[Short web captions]
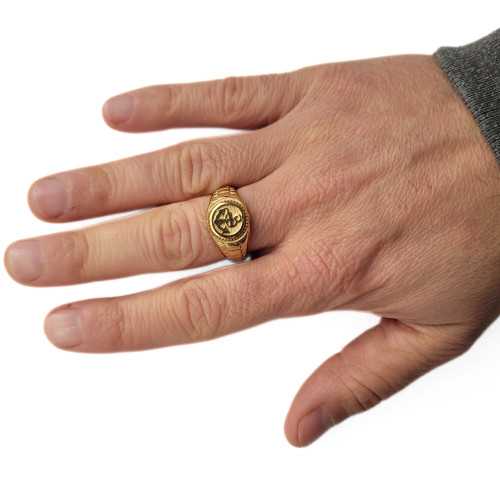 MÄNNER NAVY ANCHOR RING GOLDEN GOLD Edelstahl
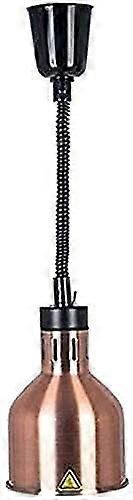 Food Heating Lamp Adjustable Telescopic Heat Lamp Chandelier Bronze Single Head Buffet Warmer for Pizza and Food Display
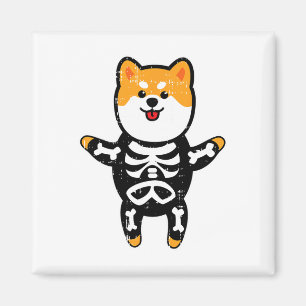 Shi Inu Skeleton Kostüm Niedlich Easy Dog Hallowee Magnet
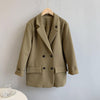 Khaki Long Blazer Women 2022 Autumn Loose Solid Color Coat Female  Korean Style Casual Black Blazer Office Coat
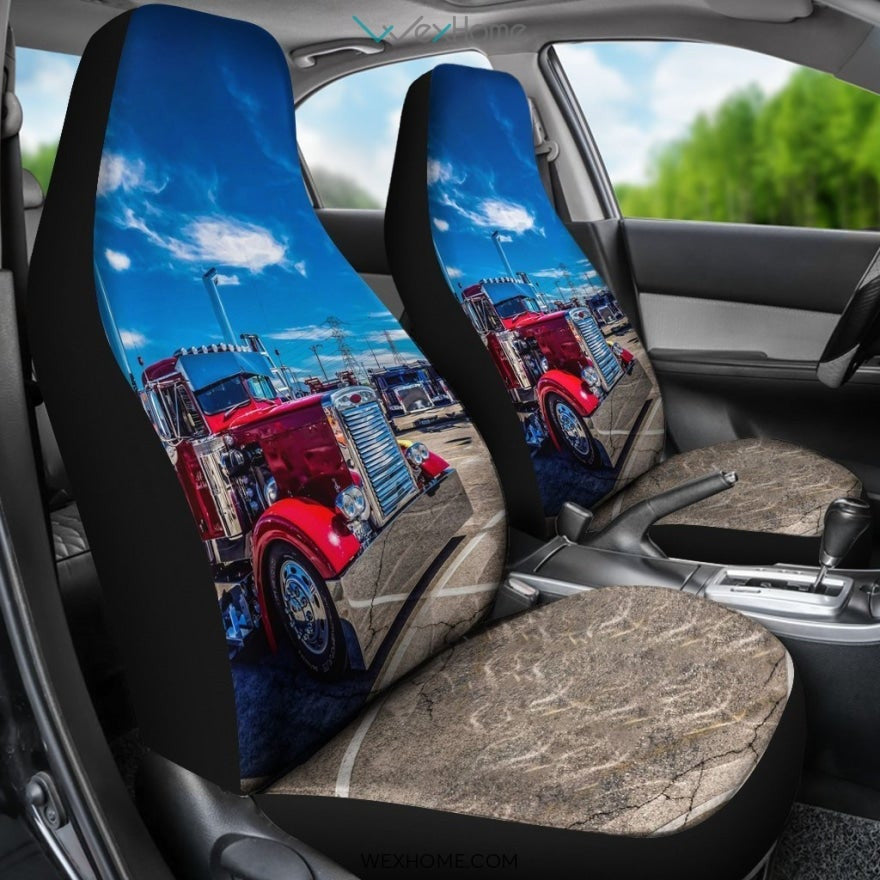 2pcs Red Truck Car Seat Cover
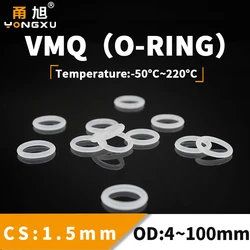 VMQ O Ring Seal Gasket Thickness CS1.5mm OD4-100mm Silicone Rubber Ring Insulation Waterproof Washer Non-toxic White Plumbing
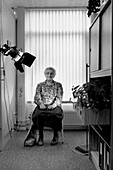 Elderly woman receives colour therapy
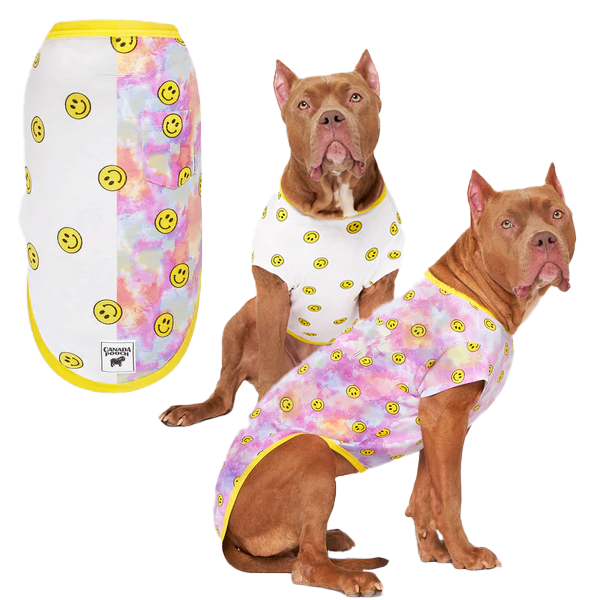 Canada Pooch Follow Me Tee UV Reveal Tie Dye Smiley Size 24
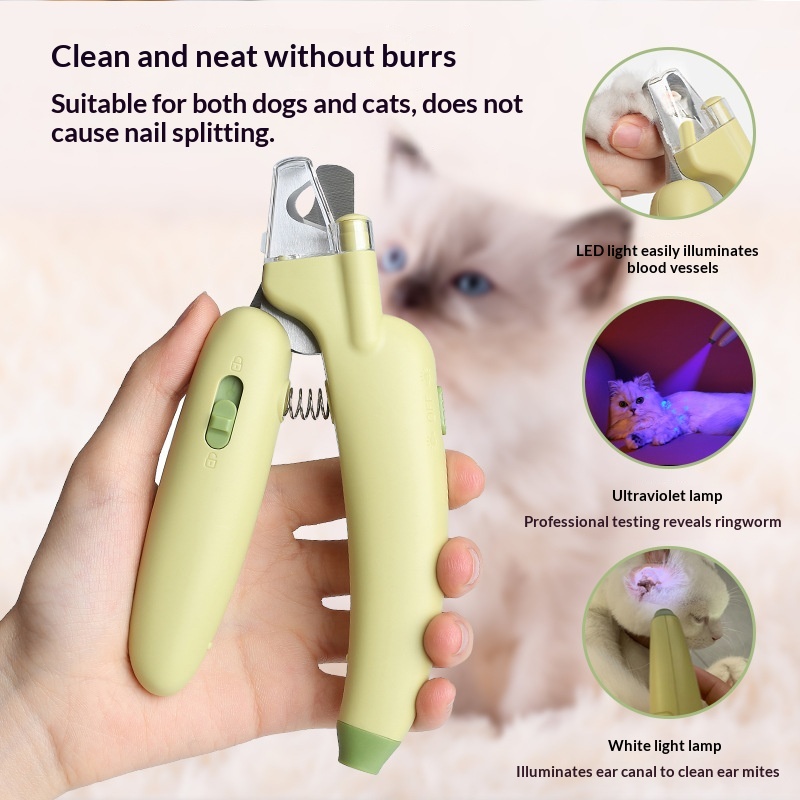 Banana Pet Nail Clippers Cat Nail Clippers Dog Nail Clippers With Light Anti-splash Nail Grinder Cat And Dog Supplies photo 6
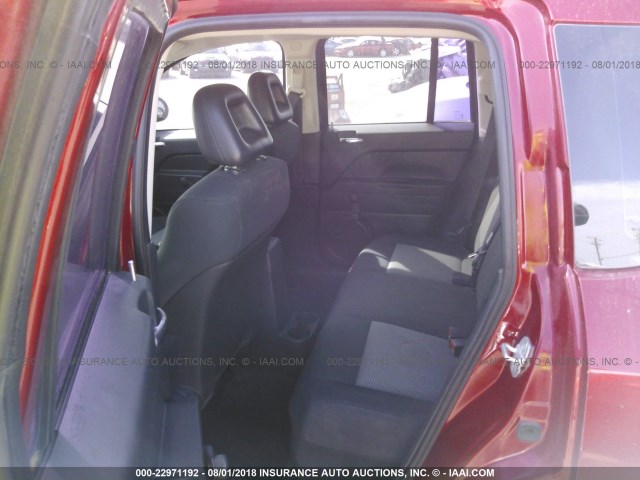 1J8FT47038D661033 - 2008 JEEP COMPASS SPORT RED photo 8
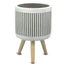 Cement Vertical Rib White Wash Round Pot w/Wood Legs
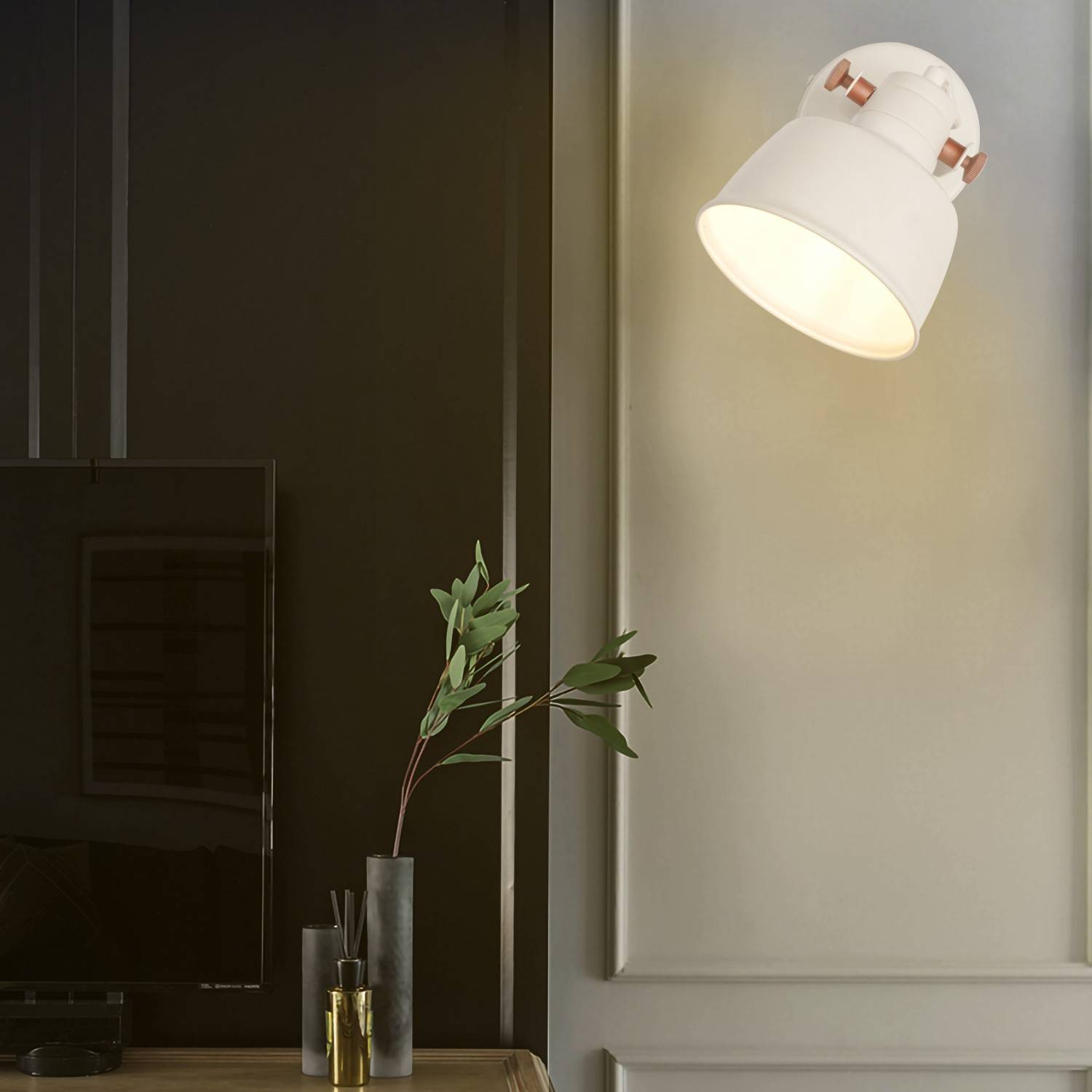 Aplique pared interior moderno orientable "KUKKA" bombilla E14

» **WHAT THE EXERCISE ASKS**: Write out every line of the material above word for word, leaving out the pictures.

» **TASK RESPONSE**:
 MÄNNER NAVY ANCHOR RING GOLDEN GOLD Edelstahl
 Food Heating Lamp Adjustable Telescopic Heat Lamp Chandelier Bronze Single Head Buffet Warmer for Pizza and Food Display
 Shi Inu Skeleton Kostüm Niedlich Easy Dog Hallowee Magnet
 Khaki Long Blazer Women 2022 Autumn Loose Solid Color Coat Female  Korean Style Casual Black Blazer Office Coat
 2pcs Red Truck Car Seat Cover
 VMQ O Ring Seal Gasket Thickness CS1.5mm OD4-100mm Silicone Rubber Ring Insulation Waterproof Washer Non-toxic White Plumbing
 Elderly woman receives colour therapy
 Canada Pooch Follow Me Tee UV Reveal Tie Dye Smiley Size 24
 Banana Pet Nail Clippers Cat Nail Clippers Dog Nail Clippers With Light Anti-splash Nail Grinder Cat And Dog Supplies photo 6
 1J8FT47038D661033 - 2008 JEEP COMPASS SPORT RED photo 8
 Cement Vertical Rib White Wash Round Pot w/Wood Legs
 Aplique pared interior moderno orientable "KUKKA" bombilla E14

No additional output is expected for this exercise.